What is the definition of Congenital Pulmonary Lymphangiectasia?

Congenital pulmonary lymphangiectasia (CPL) is a rare developmental disorder that affects the lungs. It is present from birth and usually becomes apparent in the first few days of life with respiratory failure. It sometimes is apparent before birth with non-immune hydrops fetalis and pleural effusion (fluid in the lung). Infants with CPL often develop severe, potentially life-threatening, respiratory distress shortly after birth. They may also develop cyanosis caused by low oxygen levels in the blood, which causes the skin to have a bluish tint. Symptoms are due to abnormally wide (dilated) lymphatic vessels within the lungs. These vessels drain a fluid called lymph from different areas of the body. They are an important part of the lymphatic system, which helps the immune system protect the body against infection and disease.

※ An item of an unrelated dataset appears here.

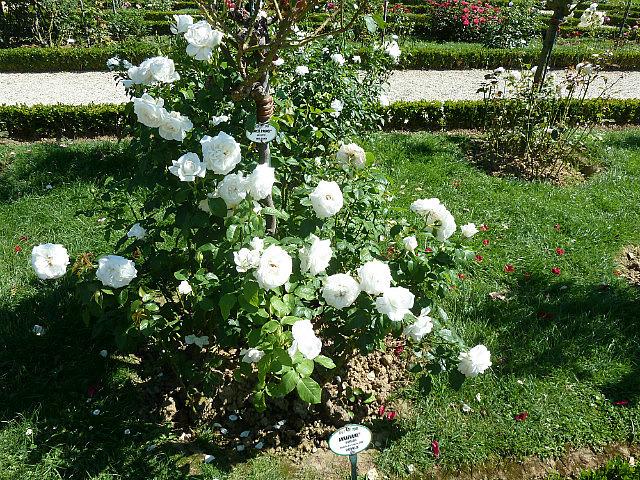 Jardins des bagatelles-5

The underlying cause of CPL is unknown. It can occur as a primary or secondary disorder (due to another underlying condition). Primary CPL occurs as an isolated defect or as part of a generalized form of lymphatic disease affecting the whole body. Secondary CPL can occur due to a variety of heart abnormalities or lymphatic obstruction. Some cases of CPL have been associated with genetic disorders.

Treatment aims to relieve the symptoms of the disorder and may include CPAP, intubation, and/or fluid drainage. While much of the older literature suggests a very high mortality rate, recent studies suggest that CPL does not have as poor an outlook.

What are the alternative names for Congenital Pulmonary Lymphangiectasia?

  • CPL
  • Lymphangiomatosis pulmonary
  • Pulmonary cystic lymphangiectasis
  • Lymphangiectasia pulmonary congenital

What is the outlook (prognosis) for Congenital Pulmonary Lymphangiectasia?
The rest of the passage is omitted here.